# Stored data
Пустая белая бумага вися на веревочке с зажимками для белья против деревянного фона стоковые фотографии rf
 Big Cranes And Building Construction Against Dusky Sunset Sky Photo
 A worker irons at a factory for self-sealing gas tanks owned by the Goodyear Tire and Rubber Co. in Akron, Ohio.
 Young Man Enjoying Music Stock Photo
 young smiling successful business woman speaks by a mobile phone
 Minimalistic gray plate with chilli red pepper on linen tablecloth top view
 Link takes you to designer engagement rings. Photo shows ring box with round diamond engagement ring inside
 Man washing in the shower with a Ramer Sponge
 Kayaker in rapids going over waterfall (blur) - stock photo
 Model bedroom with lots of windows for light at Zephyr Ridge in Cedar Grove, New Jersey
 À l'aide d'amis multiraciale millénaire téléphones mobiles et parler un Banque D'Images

# ACTIVITY
Search term "with": return each line of the data that contains it.

# TASK SOLUTION
 Minimalistic gray plate with chilli red pepper on linen tablecloth top view
 Link takes you to designer engagement rings. Photo shows ring box with round diamond engagement ring inside
 Man washing in the shower with a Ramer Sponge
 Model bedroom with lots of windows for light at Zephyr Ridge in Cedar Grove, New Jersey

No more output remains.